Por nobreza colonial entendemos o grupo dos mais ricos da colónia, tivessem ou não títulos nobiliárquicos mas ligados diretamente ao poder estabelecido e com seus interesses assentes no território colonial. Uma parte era nascida no Brasil, outra composta de "reynóis", ou seja, "metropolitanos" instalados. Tinham em comum serem brancos, defensores das estruturas de propriedade colonial, incluindo, portanto, a escravatura, opostos às ideias de democracia repercutidas pelas revoluções norte-americana e francesa.
A nobreza colonial ambicionava títulos formais de nobreza, que conseguiria após o 7 de setembro de 1822.
Reivindicações explícitas de independência tinham, já naquela altura, várias décadas, além dos surtos de protesto localizado que implicavam rejeição do sistema colonial e escravista. O movimento de Ouro Preto - mal designado como Inconfidência Mineira - mais que percursor é, na verdade, uma resultante dessas reivindicações. Tal como nos Estados Unidos, foi lançado com base na luta contra a brutalidade dos impostos, destinados a reforçar o tesouro real português e que contribuíam fortemente para o atraso económico brasileiro. Perante esse dado em si e seu significado dominador, os envolvidos no processo, apontavam a república independente como solução.
O ponto fraco do movimento residiu na sua composição ao incluir personalidades próximas da nobreza colonial e pouco convictas daqueles princípios. Parte do grupo, ligado afetivamente a Portugal onde tinha nascido, contentar-se-ia com uma reforma fiscal de abrandamento da "derrama" e era vulnerável a "sentimentos de culpa" no envolvimento em conspiração contra a corôa. Daí as inconfidências para fora do grupo, que levaram a polícia até ele e, em seguida, a delação que provocou o enforcamento de Tiradentes.
O texto de Pedro Doria "1789 - A História de Tiradentes e dos contrabandistas, assassinos e poetas que lutaram pela independência do Brasil" (Doria:2012) expõem este quadro e permite constatar também alguns erros do próprio Tiradentes na condução do movimento, tanto a nível da mobilização, como no prolongamento do seu caráter informal e ausência de precauções nas conversas em público. O alferes tinha reputação de republicano entre pessoas que não seriam discretas.
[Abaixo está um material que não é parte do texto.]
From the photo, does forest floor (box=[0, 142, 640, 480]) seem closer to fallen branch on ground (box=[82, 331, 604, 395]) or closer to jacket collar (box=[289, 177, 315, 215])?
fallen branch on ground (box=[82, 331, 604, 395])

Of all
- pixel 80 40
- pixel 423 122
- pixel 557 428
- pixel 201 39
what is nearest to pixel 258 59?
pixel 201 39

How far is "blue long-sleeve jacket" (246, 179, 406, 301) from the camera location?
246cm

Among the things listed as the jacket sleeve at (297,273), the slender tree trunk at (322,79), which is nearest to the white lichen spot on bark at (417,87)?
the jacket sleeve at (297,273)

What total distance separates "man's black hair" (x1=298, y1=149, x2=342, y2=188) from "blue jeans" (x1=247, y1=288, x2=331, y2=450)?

A nobreza colonial, no entanto, via o surgimento de novos Tiradentes, sobretudo se fossem mais experientes na ação subversiva, com muita apreensão. Acrescentou-se a esse dado o pavor na mesma camada social pela revolução haitiana, tanto mais que cidades como o Rio de Janeiro tinha maioria populacional escrava ou recém liberta e, na Bahia, eclodiria em 1798 um movimento de rebelião clandestino - sob vasta influência dos acontecimentos haitianos - a "Conjuração Bahiana" ou "Revolta dos alfaiates".
O livro coletivo "O Sequestro da Independência" (Lima, Schwarcz, Stumpf: 2022 ), refere a rebelião de Pernambuco em 1817 como "o último movimento separatista do período colonial brasileiro" revelando, até certo ponto, comportamento da elite local diferente da nobreza colonial: "a elite local, é bem certo, lutou contra a presença portuguesa defendendo um novo projeto de república, o fim da cobrança de impostos pela metrópole, a liberdade de credo e de expressão, mas não tocou no tema da abolição da escravidão. O levante foi tão forte que D. João acabou sendo obrigado a adiar por um ano sua coroação até que as coisas serenassem nas províncias do Norte." (ibidem).
A repressão foi da mesma brutalidade aplicada a Tiradentes, com execução e esquartejamento dos corpos de líderes.
Uma personalidade se destacou no grupo dos cinco que compuseram o governo provisório da insurreição: o padre José Ribeiro. Com mais clareza de ideias, representou também um dos primeiros exemplos de envolvimento político do clero católico brasileiro, caracterizado aliás, pela diversidade de posições: das mais conservadoras às mais avançadas. Naquela época e anteriores, o grande "divisor de águas" chamava-se escravatura, posteriormente reformas de base ou reformas estruturais que deram lugar - em toda a América Latina - à Teologia da Libertação. Mais recentemente passou a muito maior discrição, com posições da Conferência Nacional dos Bispos do Brasil (CNBB) centradas na crítica às desigualdades sociais e liberdade de voto dos católicos, efetivamente distribuídos pelas grandes tendências políticas nacionais.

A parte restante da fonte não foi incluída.